Pada dasarnya, dipergunakan atau tidak tergantung pada kebiasaan. Barang siapa membiasakan diri makan satu bentuk kuliner dan cocok, maka ia harus makan sesuai dengan kecocokannya. Makanan kecocokannya itu sudah tidak bisa diubah-ubah lagi, dan apabila kebiasaan itu sengaja dilanggar, berani ia masuk ke lubang penyakit. Namun di sini keluar dari maksud kuliner yang Jelas-jelas merupakan penyakit, menyerupai racun dan al kali, dan kuliner yang sama sekali membahayakan. Namun kuliner yang sanggup dimakan dan cocok, maka ia pun jadi kuliner yang cocok karena kebiasaan. Jika ada orang yang membiasakan diri minum susu dan makan sayur-sayuran sebagai ganti gandum, maka susu dan sayuran itu menjadi makanan habitat baginya . Maka tidak gila jikalau dia tidak butuh lagi pada gandum dan kuliner yang berasal dari buah-buahan lain. Demikian pulalah orang yang biasa sabar berlapar diri dan tidak butuh makanan, sebagaimana diberitakan wacana orang-orang yang bahagia melaksanakan riyadlah. Kita banyak mendengar informasi gila rentang mereka, yang hampir mencengangkan dan bahkan menciptakan orang yang belum pernah mendengarkannya menolak kebenaran informasi tersebut.

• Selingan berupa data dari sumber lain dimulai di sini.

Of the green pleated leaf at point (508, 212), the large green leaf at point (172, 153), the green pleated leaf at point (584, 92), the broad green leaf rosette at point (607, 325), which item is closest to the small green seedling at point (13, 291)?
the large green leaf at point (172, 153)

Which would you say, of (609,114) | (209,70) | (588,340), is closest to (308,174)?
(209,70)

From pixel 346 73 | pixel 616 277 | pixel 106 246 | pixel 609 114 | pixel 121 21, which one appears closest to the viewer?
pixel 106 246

Sebab dari hal tersebut yakni kebiasaan. Apabila jiwa sudah tertarik oleh suatu hal, maka ia pun menjadi serpihan dari jiwa dan menjadi tabiatnya, alasannya yakni jiwa itu selalu berubah-ubah warna. Apabila secara pelan-pelan dan melalui riyadlah jiwa terbiasa berlapar lapar, maka lapar itu, akhirnya, menjadi kebiasaan yang alami. Asumsi para dokter, yang menyampaikan bahwa lapar itu berbahaya dan mengakibatkan kematian tidak benar, kecuali apabila seseorang jatuh lapar dan dia tidak makan sama sekali. Kalau secara tiba-tiba perut terpencilkan , maka ia pun dihinggapi penyakit yang sanggup mengakibatkan kematian. Namun apabila lapar itu dilakukan secara pelan-pelan dan sebagai riyadhah dengan cara sedikit demi sedikit mengurangi kadar makanan, sebagaimana dilakukan oleh ahli-ahli sufi, niscaya dia akan terhindar dari kematian .

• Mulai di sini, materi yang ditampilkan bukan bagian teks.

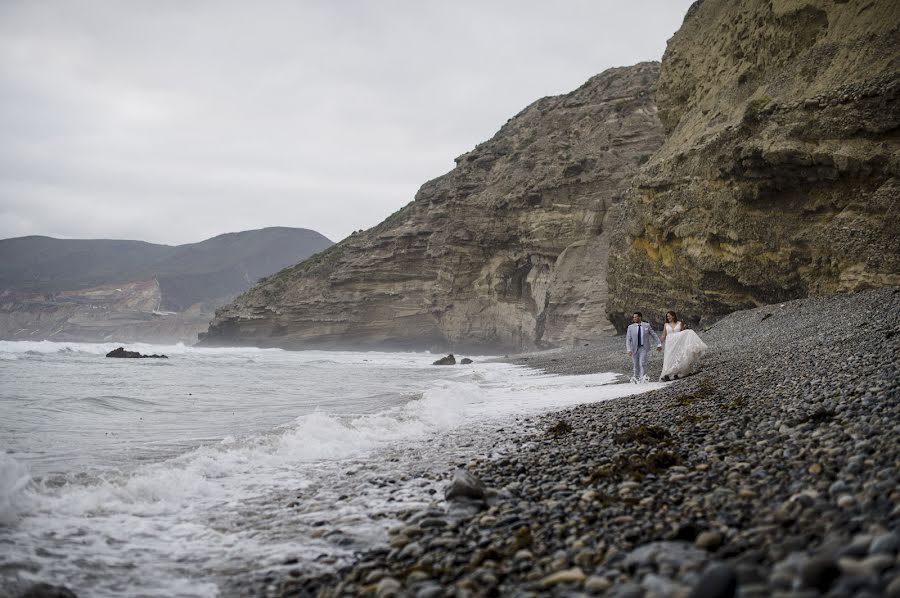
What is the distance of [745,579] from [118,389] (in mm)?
20291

Sikap perlahan-lahan sangat dibutuhkan, apalagi dalam melaksanakan riyadhah ini. Jika seseorang seketika kembali lagi ke kadar makanannya yang semula, mungkin dia akan mengalami kematian. Oleh lantaran itu, dia harus menuntaskan riyadhah persis menyerupai dia berangkat mulai, yaitu secara berangsur-angsur.

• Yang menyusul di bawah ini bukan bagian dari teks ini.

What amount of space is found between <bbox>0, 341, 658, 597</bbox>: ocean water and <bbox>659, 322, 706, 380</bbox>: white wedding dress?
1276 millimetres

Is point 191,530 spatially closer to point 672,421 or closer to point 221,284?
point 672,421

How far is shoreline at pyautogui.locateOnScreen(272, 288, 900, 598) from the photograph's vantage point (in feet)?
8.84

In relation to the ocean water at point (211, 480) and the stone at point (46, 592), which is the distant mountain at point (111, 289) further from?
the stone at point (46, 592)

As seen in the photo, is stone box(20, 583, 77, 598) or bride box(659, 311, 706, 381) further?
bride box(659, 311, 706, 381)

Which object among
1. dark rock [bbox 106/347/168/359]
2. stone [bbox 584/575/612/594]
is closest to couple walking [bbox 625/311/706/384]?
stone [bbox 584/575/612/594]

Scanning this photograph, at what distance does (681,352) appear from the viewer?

Kita sendiri sering melihat orang yang bersabar diri berlapar lapar terus menerus selama empat puluh hari, dan bahkan lebih. Syeikh kita pernah tiba ke majlis Sultan Abu al-Hasan, yang kebetulan saat itu dua orang perempuan dari Algesira dan Ronda tiba menghadap beliau. Kedua orang itu, selama bertahun-tahun tidak makan sama sekali. Mereka sudah dikenal di mana-mana . Mereka telah diuji, dan benar adanya. Keadaan itu terus mereka pertahankan hingga mereka meninggal dunia. Dan kita sendiri banyak melihat sahabat-sahabat kita yang cuma minum air susu eksklusif dari tetek kambing, siang atau pagi hari. ltulah yang menjadi makanannya selama lima belas tahun. Selain mereka banyak lagi lain-lainnya, dan hal itu sudah dipercaya kebenarannya.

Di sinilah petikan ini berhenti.